Even where MySQL is already doing efficient loose scan (like in indexed-based GROUP BY), there were basic bugs open for years where efficiency would go down the drain simply because a LIMIT is added.

There’re quite a few other limitations in access methods that are quite annoying to work around. For example a query like this one:

SELECT * FROM table ORDER BY priority DESC, time ASC

Would be unable to use a regular index on (priority, time) – it can only walk everything in one direction and cannot have mixed order scans that are trivial to implement in basic procedural algorithm (move cursor to lowest time of lower priority, read all records for that priority in ascending order before repositioning the cursor to even lower priority).

Of course, one can change the direction of an index, or even have multiple indexes on same columns just to get an ordered read efficient. But none of that is needed if there’s a proper access method that can be used by SQL execution.

Directional index hints may be needed just to specify common order (e.g. prefix compression in RocksDB makes one direction cheaper than the other, although both still much cheaper than full blown filesort).

Even basic single order traversal breaks if you’re joining two tables:

SELECT * FROM t1 JOIN t2 USING (b) ORDER BY t1.a, t1.b, t2.c

In some cases I (*shudder*) had to use ‘FORCE INDEX’ without an ORDER BY to pick a direction I needed. One could expect basic functionality like ordered JOIN traversal to be part of SQL package.

There’re various other issues related to JOINs – again, in the best tradition of MySQL, lazy evaluation of joins is not possible – it will gladly do more work than you’d ever need, reading from tables you did not ask for.

These things slowly slowly change with each version, and to get basic things right we have to yell a lot. Hurray, 5.7 may finally have fixes for issues we were working around back when 5.x series did not exist) – but that is just way too slow for an SQL layer to evolve.

MySQL employs many bright engineers many of whom are trying to make better cost decisions on same existing limited set of access methods they use, by spending more cycles and adding more and more overhead.

In order to execute various queries one has to either resort to network roundtrips after each row or over-fetch data all the time. You may suggest stored procedures, but their data access is limited to running SQL queries and returning them as multiple result sets (or buffer everything in temporary table). Amount of deferred work and lazy evaluation you can do in a stored procedure is quite limited and overhead of running many SQL statements within a procedure is high.

Ability to access data via lower level interfaces by high performance server-side language (Lua? JS?) would allow to circumvent many many many limitations and inefficiencies of existing SQL optimizer and execution layer while still allowing occasional SQL access, high performance storage engines, replication and all the tooling that has been built to support MySQL at scale.

What do we do today? We run lots of that conditional logic in our application and absorb lots of the cost with a cache layer in the middle.
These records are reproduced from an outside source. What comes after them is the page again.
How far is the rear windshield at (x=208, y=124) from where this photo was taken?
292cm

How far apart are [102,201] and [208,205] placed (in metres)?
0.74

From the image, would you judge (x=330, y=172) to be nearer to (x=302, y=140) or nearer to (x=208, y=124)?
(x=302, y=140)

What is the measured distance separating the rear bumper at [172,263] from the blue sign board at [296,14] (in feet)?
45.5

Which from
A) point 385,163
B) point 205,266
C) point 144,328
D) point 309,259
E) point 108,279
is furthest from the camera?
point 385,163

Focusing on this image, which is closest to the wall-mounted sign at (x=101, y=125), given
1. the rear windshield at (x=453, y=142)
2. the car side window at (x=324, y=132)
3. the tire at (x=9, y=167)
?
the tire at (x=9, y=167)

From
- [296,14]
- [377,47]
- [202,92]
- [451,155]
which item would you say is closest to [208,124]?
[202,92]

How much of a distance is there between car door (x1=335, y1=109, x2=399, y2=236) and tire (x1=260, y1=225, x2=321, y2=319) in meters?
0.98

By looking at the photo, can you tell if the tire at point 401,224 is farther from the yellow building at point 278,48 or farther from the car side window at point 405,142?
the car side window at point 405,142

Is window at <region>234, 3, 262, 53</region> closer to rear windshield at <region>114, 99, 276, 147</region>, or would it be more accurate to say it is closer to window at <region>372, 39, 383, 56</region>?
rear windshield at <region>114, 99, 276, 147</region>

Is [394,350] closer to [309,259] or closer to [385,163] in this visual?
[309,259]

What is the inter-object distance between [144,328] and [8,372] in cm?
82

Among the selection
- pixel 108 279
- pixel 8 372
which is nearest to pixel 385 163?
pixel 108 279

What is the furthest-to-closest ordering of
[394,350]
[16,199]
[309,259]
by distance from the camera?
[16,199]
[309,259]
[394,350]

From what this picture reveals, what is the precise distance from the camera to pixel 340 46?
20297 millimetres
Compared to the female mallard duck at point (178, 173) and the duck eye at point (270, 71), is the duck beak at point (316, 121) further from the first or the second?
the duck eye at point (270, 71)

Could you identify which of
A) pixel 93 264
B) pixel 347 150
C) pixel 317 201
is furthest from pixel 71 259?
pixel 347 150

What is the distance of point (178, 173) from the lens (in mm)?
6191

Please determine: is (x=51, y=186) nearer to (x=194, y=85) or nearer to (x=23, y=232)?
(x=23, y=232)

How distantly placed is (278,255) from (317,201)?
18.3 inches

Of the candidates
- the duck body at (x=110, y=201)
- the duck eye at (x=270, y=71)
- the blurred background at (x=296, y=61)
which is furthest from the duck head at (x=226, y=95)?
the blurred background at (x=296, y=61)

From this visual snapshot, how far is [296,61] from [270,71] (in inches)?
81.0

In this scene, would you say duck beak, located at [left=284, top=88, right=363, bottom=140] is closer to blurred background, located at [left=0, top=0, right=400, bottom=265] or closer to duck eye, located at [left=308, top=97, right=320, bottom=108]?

There’s a chance that we would be able to spend less CPU, less I/O, less memory and less network resources if we could ask smarter queries expressed as procedures instead of wrangling all the relational algebra on top of dumb executor.

In some cases we have different database systems.

P.S. Many of the hypothetical scenarios map to workloads where amounts of data and query volume warrants all the optimizations I discussed here.

P.P.S. Other databases may have other set of issues.

4 thoughts on “MySQL does not need SQL”

    1. Though it may be better for some of our existing queries, there’s also a question how to improve queries if we can have better expressed conditional logic. Yoshinori is HandlerSocket expert, but he is busy with RocksDB now ;-)

  1. This is server-side cursor logic and one example of that is the SQLite VM that lets you explain how to execute a SQL statement -> https://www.sqlite.org/vdbe.html

    This isn’t server-side business logic, as provided by Tarantool with Lua and VoltDB with Java. I like both, but that is a different project.

    I’d like to consider getting both into MySQL. Maybe FB MySQL will do it first.